#### Exercise materials:

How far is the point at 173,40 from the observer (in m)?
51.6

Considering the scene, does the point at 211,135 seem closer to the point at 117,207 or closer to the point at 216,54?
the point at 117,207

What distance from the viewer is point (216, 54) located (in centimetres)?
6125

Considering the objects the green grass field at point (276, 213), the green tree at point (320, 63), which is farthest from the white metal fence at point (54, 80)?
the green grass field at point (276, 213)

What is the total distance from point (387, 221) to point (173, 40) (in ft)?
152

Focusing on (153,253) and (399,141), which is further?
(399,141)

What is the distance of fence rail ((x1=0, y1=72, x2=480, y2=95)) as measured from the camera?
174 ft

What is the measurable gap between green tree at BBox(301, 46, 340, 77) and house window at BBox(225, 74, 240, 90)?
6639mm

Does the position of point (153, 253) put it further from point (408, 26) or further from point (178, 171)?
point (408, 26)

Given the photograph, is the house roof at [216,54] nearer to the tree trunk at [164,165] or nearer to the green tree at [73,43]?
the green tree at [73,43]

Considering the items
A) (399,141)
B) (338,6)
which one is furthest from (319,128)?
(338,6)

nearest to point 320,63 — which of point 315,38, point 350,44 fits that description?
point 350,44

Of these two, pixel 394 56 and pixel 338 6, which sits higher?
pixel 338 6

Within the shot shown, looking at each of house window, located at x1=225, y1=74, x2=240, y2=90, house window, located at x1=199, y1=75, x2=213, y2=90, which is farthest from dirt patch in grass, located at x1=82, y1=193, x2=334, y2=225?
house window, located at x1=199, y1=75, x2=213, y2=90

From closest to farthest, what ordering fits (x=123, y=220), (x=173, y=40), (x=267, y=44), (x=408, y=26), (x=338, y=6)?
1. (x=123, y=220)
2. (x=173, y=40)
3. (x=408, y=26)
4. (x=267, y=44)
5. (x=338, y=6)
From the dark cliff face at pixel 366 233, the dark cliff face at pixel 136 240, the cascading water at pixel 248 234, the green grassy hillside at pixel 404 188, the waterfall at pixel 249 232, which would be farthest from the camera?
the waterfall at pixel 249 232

==

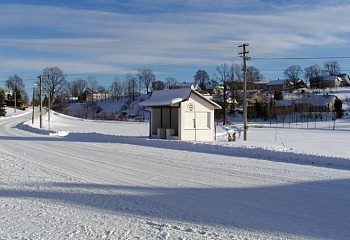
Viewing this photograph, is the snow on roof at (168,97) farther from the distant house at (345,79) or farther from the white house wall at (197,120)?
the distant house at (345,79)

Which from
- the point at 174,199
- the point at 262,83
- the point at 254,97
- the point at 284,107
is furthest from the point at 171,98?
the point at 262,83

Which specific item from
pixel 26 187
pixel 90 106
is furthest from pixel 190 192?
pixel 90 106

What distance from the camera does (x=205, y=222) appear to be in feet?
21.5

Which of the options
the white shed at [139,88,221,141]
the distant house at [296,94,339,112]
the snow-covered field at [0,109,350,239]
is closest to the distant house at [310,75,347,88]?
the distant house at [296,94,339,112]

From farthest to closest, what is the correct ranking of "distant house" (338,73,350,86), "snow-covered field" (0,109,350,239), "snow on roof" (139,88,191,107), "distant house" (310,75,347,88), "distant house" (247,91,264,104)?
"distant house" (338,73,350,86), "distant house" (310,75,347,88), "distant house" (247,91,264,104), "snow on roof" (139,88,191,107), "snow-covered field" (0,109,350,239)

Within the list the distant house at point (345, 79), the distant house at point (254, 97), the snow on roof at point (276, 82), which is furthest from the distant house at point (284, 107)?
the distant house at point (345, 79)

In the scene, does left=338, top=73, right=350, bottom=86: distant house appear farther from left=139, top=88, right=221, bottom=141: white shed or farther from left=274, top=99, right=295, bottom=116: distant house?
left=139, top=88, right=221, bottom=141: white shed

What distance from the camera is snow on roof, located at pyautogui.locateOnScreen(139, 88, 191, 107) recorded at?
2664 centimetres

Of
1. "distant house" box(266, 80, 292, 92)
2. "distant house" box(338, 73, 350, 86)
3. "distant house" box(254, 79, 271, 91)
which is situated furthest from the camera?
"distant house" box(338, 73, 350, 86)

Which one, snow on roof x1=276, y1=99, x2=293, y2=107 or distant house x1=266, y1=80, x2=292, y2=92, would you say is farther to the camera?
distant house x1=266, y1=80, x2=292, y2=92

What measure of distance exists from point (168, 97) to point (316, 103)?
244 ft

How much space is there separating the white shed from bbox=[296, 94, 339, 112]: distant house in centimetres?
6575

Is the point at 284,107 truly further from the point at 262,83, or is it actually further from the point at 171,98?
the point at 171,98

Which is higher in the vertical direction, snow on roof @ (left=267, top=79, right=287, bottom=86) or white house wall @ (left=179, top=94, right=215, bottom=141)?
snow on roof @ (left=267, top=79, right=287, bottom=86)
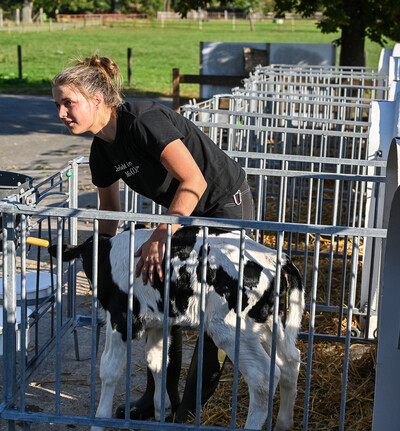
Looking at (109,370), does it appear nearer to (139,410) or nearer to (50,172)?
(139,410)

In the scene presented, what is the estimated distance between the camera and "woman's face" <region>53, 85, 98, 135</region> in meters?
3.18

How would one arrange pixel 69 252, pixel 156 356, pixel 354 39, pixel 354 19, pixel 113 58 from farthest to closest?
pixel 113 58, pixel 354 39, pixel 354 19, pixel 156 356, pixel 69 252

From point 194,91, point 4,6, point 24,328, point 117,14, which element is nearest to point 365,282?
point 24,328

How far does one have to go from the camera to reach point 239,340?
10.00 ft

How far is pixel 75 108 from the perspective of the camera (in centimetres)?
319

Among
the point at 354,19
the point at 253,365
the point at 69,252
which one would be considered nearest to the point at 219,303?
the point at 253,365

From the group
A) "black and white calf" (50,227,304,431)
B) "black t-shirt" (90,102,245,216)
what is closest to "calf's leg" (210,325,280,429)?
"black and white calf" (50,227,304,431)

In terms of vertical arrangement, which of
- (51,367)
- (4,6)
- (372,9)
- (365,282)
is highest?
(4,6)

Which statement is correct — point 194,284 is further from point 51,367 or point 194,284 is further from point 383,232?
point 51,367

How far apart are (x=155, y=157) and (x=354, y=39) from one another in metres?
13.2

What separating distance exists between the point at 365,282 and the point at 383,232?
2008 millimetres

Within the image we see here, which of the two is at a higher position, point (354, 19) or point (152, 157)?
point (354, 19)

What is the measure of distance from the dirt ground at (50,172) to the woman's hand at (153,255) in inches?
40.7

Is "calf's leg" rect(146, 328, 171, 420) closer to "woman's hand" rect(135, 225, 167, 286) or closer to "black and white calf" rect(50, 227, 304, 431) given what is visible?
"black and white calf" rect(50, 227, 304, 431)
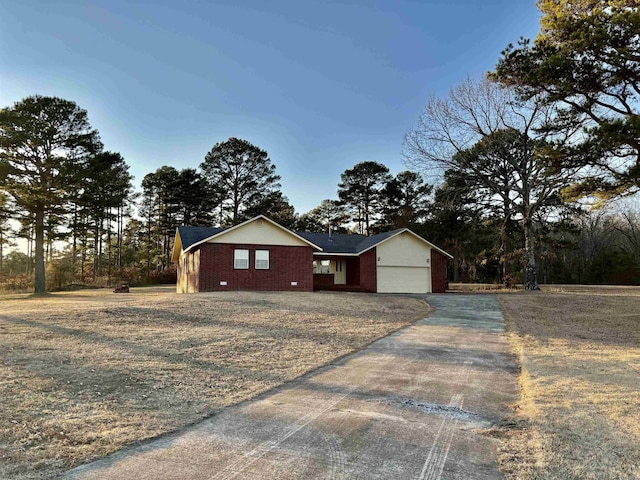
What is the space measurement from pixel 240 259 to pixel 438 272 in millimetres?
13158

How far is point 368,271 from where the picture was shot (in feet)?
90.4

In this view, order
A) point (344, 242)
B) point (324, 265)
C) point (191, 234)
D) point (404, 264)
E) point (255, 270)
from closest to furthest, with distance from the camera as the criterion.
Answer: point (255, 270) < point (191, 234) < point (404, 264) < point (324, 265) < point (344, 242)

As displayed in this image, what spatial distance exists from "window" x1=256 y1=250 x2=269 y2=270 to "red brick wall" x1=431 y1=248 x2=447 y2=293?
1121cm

#### Written instruction:
Could you repeat the lines word for word, from the line containing "what is visible?" up to and including the line containing "Answer: point (255, 270)", leaving out any pictures?

#### Output of the exercise:
Is "calf's leg" rect(146, 328, 171, 420) closer to "woman's hand" rect(135, 225, 167, 286) or closer to "black and white calf" rect(50, 227, 304, 431) given what is visible?
"black and white calf" rect(50, 227, 304, 431)
What is the space measurement from pixel 240 259 to pixel 438 272 in millimetres?
13158

How far is point 368,271 from where the picture was shot (in feet)?
90.4

In this view, order
A) point (344, 242)
B) point (324, 265)
C) point (191, 234)
D) point (404, 264)
E) point (255, 270)
from closest to furthest, with distance from the camera as the criterion.
Answer: point (255, 270) < point (191, 234) < point (404, 264) < point (324, 265) < point (344, 242)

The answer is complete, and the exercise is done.